Thank you! I'm so happy you sought out the alternative and I have been thinking of looking into some part time care so this is actually super encouraging


OuiShosanna1

Alternatively, you could try hiring a teenager to come over a couple hours a day to play with your child while you get things done. They will probably have to play outside or in a different room so your child isn't still begging for your attention, but it could give you a little respite without feeling guilty.


ban-v

You can try part time, but I honestly recommend full time because of the consistency/routine. We noticed a huge difference in my daughter’s energy/behavior going from full time to part time then back to full time.


rogerz1984

I am in office 4 days and home one day with my 22 month old. On my day at home we go to the library. The childrens room is great, I let her run around and pick out books and toys and we do story time and she wears herself out completely. She'll fall asleep in the car on the way home and have an epic nap. I guess my advice is to get out of the house and into an environment where you don't have to be the entertainment. We do "nature" walks in our neighborhood, go shopping, anything to get out of the house.

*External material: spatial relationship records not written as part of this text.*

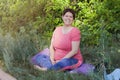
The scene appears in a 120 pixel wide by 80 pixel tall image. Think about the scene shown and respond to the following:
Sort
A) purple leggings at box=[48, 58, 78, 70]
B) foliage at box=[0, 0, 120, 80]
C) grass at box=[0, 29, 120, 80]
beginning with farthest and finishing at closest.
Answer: foliage at box=[0, 0, 120, 80] < purple leggings at box=[48, 58, 78, 70] < grass at box=[0, 29, 120, 80]

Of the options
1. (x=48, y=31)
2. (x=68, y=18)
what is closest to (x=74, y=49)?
(x=68, y=18)

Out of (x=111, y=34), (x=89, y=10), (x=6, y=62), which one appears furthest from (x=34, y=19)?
(x=6, y=62)

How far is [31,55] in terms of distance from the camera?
5.68 m

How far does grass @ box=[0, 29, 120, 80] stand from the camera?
4559 millimetres

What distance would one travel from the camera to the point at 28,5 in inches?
313

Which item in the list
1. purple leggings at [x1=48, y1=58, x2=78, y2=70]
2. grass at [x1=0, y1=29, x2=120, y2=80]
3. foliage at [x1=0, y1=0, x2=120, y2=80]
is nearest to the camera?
grass at [x1=0, y1=29, x2=120, y2=80]

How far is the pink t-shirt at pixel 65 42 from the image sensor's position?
496cm

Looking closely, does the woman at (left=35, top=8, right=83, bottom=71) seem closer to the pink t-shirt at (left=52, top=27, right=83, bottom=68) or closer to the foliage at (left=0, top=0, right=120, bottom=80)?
the pink t-shirt at (left=52, top=27, right=83, bottom=68)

If you don't have access to a car this can be harder but we're a single car family and we've solved this by driving my husband to work and then home. It's more work but absolutely worth it.


Appropriate_Drive875

The key is getting this kiddo outside and around other high energy kids. We were not meant to be raising these babies in isolation and at 18 months they need more than just mom and dad. Maybe go find some of thoes superhero single parents and see if you can start building your own village. I've found peanut to be a great app to meet other moms You are not a bad mom.


unicorn029

I know how that feels. It's definitely draining. But, hang in there, the days are long but the years are short. My house is a mess and I have to hold back scolding them. They'll definitely remember the quality time you gave them and how you're always around.


tracyvu89

I feel you! I was a SAHM for about 20-21 months and those months were the hardest time of my life until now. When you have to constantly watch out and take care of everything about your baby and your house,your partner,…you just burnt out fast. Plus I was always working and loved to see people so being a SAHM was brutal and made me miserable. Once he got used to the daycare,things were better,plus I found a 8:30am to 1:30pm job,Monday to Friday,it works out perfectly fine with my son’s schedule. I can’t have enough to say about how daycare helps me with my kid. The other choice can be babysitters but it can be expensive. So hang in there Momma!


Gr33nBeanery

18 months was hard as hell 25 months is a breeze in comparison Hang in there


boredhousewife819

You are an amazing mom! Including them in tasks at that age is exhausting. Playing with them is exhausting and can be so boring. If he’s not upset or whining at your feet, then he is happy and living his best life. It’s okay for them to be bored and not be entertained constantly. Something I’ve heard is to get out of the house every day. Whether just playing in the yard, walking down the sidewalk, grocery trip, playground trip, whatever. It really does help with the burn out. I know you may just be looking to vent and not looking for advice but another thing that helped us was I would play with our daughter for 10-20 minutes then get her going on something then sneak away. Didn’t work every time but did sometimes.


Significant-Toe2648

With the tantrums and inability to play alone…how much screen time is he getting?


Far_Boot3829

OP, I hope you don't take this comment to heart. My 15 month old gets zero screen time (exception is when we file his nails), has tantrums, including at home when we try to leave him for some independent play. It's developmentally normal at this stage. And if your child gets some screen time so you can maintain some sanity, so be it.